Define and solve QUBO

import matplotlib.pyplot as plt
import numpy as np
import torch

from qadence import add_interaction, chain
from qadence import QuantumModel, QuantumCircuit, AnalogRZ, AnalogRX, Register

seed = 0
np.random.seed(seed)
torch.manual_seed(seed)

The QUBO is defined by weighted connections Q and a cost function.

def cost_colouring(bitstring, Q):
    z = np.array(list(bitstring), dtype=int)
    cost = z.T @ Q @ z
    return cost


def cost_fn(counter, Q):
    cost = sum(counter[key] * cost_colouring(key, Q) for key in counter)
    return cost / sum(counter.values())  # Divide by total samples


Q = np.array(
    [
        [-10.0, 19.7365809, 19.7365809, 5.42015853, 5.42015853],
        [19.7365809, -10.0, 20.67626392, 0.17675796, 0.85604541],
        [19.7365809, 20.67626392, -10.0, 0.85604541, 0.17675796],
        [5.42015853, 0.17675796, 0.85604541, -10.0, 0.32306662],
        [5.42015853, 0.85604541, 0.17675796, 0.32306662, -10.0],
    ]
)

Build a register from graph extracted from the QUBO exactly as you would do with Pulser.
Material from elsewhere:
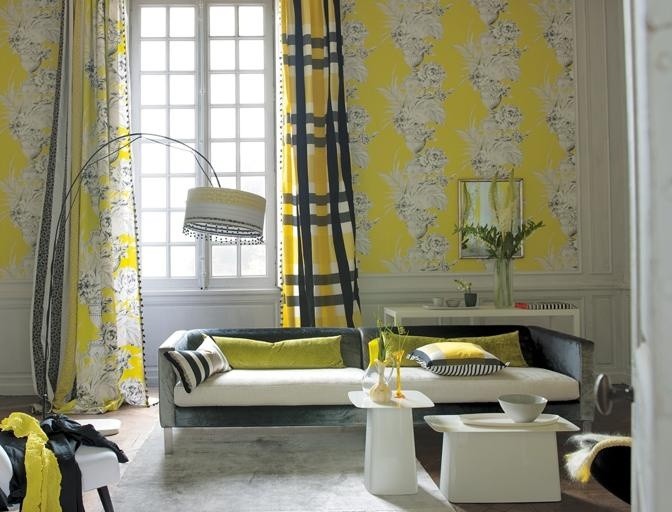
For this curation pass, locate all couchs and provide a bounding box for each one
[158,326,594,455]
reg = Register.from_coordinates(qubo_register_coords(Q))

The analog circuit is composed of two global rotations per layer. The first rotation corresponds to the mixing Hamiltonian and the second one to the embedding Hamiltonian. Subsequently we add the Ising interaction term to emulate the analog circuit. This uses a principal quantum number n=70 for the Rydberg level under the hood.

from qadence.transpile.emulate import ising_interaction

LAYERS = 2
block = chain(*[AnalogRX(f"t{i}") * AnalogRZ(f"s{i}") for i in range(LAYERS)])

emulated = add_interaction(
    reg, block, interaction=lambda r, ps: ising_interaction(r, ps, rydberg_level=70)
)
print(emulated)

ChainBlock(0,1,2,3,4)
├── ChainBlock(0,1,2,3,4)
│   ├── HamEvo(0,1,2,3,4) [params: ['51_1430082484387*t0']]
│   └── HamEvo(0,1,2,3,4) [params: ['38_8279677658339*s0']]
└── ChainBlock(0,1,2,3,4)
    ├── HamEvo(0,1,2,3,4) [params: ['51_1430082484387*t1']]
    └── HamEvo(0,1,2,3,4) [params: ['38_8279677658339*s1']]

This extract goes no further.